[ClusterLabs] Help required for N+1 redundancy setup

Thu Mar 17 00:00:10 EDT 2016

Thanks Ken for the detailed response.
I suppose I could even use some of the pcs/crm CLI commands then.
Cheers.

On Wed, Mar 16, 2016 at 8:27 PM, Ken Gaillot <kgaillot at redhat.com> wrote:

> On 03/16/2016 05:22 AM, Nikhil Utane wrote:
> > I see following info gets updated in CIB. Can I use this or there is
> better
> > way?
> >
> > <node_state id="*node1*" uname="node1" in_ccm="false" crmd="offline"
> > crm-debug-origin="peer_update_callback" join="*down*" expected="member">
>
> in_ccm/crmd/join reflect the current state of the node (as known by the
> partition that you're looking at the CIB on), so if the node went down
> and came back up, it won't tell you anything about being down.
>
> - in_ccm indicates that the node is part of the underlying cluster layer
> (heartbeat/cman/corosync)
>
> - crmd indicates that the node is communicating at the pacemaker layer
>
> - join indicates what phase of the join process the node is at
>
> There's not a direct way to see what node went down after the fact.
> There are ways however:
>
> - if the node was running resources, those will be failed, and those
> failures (including node) will be shown in the cluster status
>
> - the logs show all node membership events; you can search for logs such
> as "state is now lost" and "left us"

# # #

- _Short problem 1_
Transcribe the N+1 redundancy thread word for word. Begin at the words "[ClusterLabs] Help required" and stop after "CLI commands then.".
- _Short problem 2_
Go on with the N+1 redundancy thread from the last line shown.

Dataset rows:
# # #

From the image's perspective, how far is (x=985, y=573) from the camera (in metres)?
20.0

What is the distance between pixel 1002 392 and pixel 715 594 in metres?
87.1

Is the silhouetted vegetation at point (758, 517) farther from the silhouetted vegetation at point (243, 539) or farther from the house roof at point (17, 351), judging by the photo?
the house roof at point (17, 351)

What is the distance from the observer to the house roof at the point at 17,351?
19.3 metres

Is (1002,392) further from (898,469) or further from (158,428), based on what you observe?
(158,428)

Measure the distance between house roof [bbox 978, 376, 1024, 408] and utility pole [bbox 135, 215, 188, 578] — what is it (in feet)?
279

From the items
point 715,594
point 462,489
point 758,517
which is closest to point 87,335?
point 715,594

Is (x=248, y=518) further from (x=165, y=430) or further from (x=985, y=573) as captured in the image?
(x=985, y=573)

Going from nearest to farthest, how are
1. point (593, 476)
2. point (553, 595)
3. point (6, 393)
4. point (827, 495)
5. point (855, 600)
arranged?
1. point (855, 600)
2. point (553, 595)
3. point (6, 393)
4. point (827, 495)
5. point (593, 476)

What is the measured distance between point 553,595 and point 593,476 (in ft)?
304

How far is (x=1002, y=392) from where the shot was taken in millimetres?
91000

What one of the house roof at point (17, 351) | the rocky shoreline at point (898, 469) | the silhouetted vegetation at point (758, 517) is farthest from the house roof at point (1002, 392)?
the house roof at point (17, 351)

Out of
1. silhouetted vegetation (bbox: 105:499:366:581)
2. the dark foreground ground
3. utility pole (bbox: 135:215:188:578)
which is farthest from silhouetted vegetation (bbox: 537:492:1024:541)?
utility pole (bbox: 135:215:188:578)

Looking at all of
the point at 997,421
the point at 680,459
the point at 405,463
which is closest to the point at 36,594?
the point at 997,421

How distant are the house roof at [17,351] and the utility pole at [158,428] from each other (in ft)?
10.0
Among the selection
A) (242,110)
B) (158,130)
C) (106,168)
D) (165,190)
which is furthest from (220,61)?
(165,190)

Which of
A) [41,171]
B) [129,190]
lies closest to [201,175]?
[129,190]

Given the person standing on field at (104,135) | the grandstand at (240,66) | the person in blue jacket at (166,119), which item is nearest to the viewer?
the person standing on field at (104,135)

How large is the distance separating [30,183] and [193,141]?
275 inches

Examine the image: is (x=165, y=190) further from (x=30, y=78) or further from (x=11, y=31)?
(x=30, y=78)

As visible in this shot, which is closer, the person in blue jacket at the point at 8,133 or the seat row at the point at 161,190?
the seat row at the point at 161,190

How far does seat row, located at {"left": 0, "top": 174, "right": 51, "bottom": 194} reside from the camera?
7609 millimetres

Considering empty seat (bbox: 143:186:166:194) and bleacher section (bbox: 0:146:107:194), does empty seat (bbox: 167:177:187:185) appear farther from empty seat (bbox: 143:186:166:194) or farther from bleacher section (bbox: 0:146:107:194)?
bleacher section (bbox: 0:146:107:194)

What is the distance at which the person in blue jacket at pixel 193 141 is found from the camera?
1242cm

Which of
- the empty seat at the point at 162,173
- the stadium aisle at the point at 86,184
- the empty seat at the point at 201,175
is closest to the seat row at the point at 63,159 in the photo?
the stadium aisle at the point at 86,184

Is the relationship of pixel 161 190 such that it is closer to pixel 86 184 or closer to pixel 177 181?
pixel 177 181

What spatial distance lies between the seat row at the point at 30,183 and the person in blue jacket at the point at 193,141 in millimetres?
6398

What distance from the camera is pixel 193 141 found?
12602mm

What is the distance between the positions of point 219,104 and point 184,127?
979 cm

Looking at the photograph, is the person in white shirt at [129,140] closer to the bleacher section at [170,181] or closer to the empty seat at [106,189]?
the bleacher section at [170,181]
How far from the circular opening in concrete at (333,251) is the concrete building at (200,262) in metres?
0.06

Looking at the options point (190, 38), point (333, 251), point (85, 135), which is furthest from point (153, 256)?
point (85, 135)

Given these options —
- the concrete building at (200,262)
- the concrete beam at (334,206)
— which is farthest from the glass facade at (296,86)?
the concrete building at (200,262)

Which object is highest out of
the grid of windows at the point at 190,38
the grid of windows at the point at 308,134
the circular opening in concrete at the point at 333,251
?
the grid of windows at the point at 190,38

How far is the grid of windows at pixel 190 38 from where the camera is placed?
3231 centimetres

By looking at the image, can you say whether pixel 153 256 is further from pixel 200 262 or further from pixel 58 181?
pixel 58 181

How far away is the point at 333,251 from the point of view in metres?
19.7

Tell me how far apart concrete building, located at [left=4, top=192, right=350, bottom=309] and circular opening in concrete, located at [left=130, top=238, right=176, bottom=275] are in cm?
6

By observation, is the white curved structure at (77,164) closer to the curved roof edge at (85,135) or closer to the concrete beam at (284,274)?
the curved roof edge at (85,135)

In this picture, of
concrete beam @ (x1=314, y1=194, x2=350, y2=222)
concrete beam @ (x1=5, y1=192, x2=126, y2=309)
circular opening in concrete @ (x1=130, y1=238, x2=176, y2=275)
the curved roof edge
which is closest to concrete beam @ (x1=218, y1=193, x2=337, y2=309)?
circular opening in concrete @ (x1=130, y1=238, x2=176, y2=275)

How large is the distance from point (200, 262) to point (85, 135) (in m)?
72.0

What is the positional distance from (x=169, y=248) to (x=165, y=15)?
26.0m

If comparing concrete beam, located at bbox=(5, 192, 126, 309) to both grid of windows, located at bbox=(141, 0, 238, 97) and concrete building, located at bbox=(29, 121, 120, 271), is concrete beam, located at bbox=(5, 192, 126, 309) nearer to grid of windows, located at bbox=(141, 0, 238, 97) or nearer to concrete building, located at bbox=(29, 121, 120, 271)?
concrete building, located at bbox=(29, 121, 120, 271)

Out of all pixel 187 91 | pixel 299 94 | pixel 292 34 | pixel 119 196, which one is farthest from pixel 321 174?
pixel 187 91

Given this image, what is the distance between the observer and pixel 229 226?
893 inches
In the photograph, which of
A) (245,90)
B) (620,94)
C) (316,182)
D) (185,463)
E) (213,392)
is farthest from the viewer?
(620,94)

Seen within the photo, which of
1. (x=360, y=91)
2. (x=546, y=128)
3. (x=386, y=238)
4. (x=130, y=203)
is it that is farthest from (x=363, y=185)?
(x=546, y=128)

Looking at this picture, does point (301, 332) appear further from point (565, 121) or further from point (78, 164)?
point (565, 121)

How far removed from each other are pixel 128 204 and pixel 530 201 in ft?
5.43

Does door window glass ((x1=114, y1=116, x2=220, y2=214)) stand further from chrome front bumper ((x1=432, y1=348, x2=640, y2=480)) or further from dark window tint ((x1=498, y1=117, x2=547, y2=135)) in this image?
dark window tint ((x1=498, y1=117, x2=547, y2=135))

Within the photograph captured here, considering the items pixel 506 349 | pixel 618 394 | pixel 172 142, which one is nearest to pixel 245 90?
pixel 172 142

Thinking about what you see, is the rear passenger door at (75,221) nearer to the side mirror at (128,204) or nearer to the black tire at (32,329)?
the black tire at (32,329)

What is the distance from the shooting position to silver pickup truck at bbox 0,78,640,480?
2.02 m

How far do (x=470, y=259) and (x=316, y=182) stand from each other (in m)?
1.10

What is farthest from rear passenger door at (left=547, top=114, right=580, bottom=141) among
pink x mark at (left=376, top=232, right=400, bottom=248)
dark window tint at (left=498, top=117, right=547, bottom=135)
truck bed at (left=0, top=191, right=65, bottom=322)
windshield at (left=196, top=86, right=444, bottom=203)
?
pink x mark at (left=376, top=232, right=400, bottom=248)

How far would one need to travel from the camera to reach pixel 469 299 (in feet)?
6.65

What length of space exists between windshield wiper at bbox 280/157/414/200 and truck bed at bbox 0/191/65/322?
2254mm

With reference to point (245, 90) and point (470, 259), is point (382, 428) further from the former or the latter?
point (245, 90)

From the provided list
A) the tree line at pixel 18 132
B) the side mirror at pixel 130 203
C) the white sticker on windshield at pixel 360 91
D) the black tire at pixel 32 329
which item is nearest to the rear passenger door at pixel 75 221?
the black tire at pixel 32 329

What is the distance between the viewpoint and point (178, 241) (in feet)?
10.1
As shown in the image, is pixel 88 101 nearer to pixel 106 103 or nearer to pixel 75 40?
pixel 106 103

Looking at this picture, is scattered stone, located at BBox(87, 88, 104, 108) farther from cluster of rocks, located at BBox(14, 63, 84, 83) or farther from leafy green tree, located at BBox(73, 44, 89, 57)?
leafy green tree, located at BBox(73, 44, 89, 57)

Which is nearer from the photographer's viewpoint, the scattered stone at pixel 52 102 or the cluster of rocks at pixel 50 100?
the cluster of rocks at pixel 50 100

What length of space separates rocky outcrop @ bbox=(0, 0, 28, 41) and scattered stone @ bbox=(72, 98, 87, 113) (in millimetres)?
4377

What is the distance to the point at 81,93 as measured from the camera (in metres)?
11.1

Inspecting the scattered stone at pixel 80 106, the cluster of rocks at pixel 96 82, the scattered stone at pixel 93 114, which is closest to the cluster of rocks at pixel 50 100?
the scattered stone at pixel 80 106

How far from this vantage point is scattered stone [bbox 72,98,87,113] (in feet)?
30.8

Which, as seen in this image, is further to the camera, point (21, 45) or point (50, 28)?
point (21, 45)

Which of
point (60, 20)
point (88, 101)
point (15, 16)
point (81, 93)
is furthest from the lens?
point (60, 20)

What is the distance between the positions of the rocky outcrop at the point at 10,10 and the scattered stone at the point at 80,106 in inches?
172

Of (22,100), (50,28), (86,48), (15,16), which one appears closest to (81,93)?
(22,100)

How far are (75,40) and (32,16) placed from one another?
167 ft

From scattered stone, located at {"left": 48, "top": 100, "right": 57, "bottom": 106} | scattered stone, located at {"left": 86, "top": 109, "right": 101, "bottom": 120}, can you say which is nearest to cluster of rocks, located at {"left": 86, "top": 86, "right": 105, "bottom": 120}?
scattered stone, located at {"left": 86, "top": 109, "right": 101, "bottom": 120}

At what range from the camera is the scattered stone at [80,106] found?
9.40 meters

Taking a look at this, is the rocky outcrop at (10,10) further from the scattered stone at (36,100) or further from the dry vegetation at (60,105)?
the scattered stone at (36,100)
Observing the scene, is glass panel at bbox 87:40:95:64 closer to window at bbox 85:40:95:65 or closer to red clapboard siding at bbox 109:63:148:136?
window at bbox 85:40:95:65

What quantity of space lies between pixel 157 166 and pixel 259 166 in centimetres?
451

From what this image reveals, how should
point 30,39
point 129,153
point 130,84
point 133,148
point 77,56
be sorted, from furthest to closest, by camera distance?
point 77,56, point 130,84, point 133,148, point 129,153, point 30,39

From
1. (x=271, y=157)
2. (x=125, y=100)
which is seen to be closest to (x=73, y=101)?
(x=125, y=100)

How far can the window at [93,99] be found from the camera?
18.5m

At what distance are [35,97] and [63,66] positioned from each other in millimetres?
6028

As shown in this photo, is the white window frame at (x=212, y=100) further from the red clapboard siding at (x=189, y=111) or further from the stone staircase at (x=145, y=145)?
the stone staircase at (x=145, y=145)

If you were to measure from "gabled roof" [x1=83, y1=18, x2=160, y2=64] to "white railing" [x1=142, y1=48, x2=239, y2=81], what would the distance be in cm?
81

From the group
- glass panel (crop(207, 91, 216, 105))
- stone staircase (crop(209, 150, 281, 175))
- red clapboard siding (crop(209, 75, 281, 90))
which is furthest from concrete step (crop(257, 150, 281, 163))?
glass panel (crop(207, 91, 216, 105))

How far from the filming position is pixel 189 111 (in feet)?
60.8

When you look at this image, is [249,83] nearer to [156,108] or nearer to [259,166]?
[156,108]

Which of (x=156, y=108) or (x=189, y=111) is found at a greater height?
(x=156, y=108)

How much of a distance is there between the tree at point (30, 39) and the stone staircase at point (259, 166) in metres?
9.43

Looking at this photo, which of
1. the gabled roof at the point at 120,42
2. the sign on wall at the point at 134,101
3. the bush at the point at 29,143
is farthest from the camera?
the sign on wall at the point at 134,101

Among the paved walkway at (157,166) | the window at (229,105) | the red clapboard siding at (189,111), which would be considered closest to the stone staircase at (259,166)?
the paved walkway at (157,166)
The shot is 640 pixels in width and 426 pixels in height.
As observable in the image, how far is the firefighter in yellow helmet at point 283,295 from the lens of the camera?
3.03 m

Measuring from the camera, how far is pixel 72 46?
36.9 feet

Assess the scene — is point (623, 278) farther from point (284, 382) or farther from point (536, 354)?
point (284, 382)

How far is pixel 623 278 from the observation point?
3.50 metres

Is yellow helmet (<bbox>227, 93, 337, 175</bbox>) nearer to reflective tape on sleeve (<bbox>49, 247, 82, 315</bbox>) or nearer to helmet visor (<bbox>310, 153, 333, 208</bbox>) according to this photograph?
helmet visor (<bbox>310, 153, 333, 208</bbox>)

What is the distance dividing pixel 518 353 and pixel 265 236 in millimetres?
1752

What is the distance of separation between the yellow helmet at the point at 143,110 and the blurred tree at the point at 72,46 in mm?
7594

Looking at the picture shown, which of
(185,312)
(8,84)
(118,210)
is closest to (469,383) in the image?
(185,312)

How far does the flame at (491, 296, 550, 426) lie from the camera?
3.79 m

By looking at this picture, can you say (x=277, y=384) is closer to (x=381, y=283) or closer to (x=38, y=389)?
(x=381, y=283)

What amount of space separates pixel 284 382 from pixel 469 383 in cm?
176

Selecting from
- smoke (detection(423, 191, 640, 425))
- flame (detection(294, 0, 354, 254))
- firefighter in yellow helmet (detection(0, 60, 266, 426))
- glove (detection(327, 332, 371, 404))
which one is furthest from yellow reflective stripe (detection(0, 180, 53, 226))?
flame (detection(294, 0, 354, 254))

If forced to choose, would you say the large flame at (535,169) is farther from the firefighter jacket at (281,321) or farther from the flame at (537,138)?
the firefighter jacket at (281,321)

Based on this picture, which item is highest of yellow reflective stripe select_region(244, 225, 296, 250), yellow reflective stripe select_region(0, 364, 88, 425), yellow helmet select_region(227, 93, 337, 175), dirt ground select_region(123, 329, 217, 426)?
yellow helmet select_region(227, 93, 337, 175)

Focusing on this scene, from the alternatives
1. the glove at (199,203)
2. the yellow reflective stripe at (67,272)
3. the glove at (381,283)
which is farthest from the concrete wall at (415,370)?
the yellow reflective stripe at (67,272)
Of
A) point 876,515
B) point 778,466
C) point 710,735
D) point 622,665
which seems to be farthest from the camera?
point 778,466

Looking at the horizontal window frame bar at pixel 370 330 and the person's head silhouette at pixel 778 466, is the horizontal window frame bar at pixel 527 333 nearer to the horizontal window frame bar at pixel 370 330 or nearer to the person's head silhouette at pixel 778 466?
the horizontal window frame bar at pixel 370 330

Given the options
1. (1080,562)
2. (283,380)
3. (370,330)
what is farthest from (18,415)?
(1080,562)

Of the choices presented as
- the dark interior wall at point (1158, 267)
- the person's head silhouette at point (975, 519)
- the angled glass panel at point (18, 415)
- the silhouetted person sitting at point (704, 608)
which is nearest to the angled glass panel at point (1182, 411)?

# # #

- _Final answer 1_
[ClusterLabs] Help required for N+1 redundancy setup

Thu Mar 17 00:00:10 EDT 2016

Thanks Ken for the detailed response.
I suppose I could even use some of the pcs/crm CLI commands then.

- _Final answer 2_
>
> - "stonith -H $NODE_NAME" will show the fence history for a given node,
> so if the node went down due to fencing, it will show up there
>
> - you can configure an ocf:pacemaker:ClusterMon resource to run crm_mon
> periodically and run a script for node events, and you can write the
> script to do whatever you want (email you, etc.) (in the upcoming 1.1.15
> release, built-in notifications will make this more reliable and easier,
> but any script you use with ClusterMon will still be usable with the new
> method)
>
> > On Wed, Mar 16, 2016 at 12:40 PM, Nikhil Utane <
> nikhil.subscribed at gmail.com>
> > wrote:
> >
> >> Hi Ken,
> >>
> >> Sorry about the long delay. This activity was de-focussed but now it's
> >> back on track.
> >>
> >> One part of question that is still not answered is on the newly active
> >> node, how to find out which was the node that went down?
> >> Anything that gets updated in the status section that can be read and
> >> figured out?
> >>
> >> Thanks.
> >> Nikhil
> >>
> >> On Sat, Jan 9, 2016 at 3:31 AM, Ken Gaillot <kgaillot at redhat.com>
> wrote:
> >>
> >>> On 01/08/2016 11:13 AM, Nikhil Utane wrote:
> >>>>> I think stickiness will do what you want here. Set a stickiness
> higher
> >>>>> than the original node's preference, and the resource will want to
> stay
> >>>>> where it is.
> >>>>
> >>>> Not sure I understand this. Stickiness will ensure that resources
> don't
> >>>> move back when original node comes back up, isn't it?
> >>>> But in my case, I want the newly standby node to become the backup
> node
> >>> for
> >>>> all other nodes. i.e. it should now be able to run all my resource
> >>> groups
> >>>> albeit with a lower score. How do I achieve that?
> >>>
> >>> Oh right. I forgot to ask whether you had an opt-out
> >>> (symmetric-cluster=true, the default) or opt-in
> >>> (symmetric-cluster=false) cluster. If you're opt-out, every node can
> run
> >>> every resource unless you give it a negative preference.
> >>>
> >>> Partly it depends on whether there is a good reason to give each
> >>> instance a "home" node. Often, there's not. If you just want to balance
> >>> resources across nodes, the cluster will do that by default.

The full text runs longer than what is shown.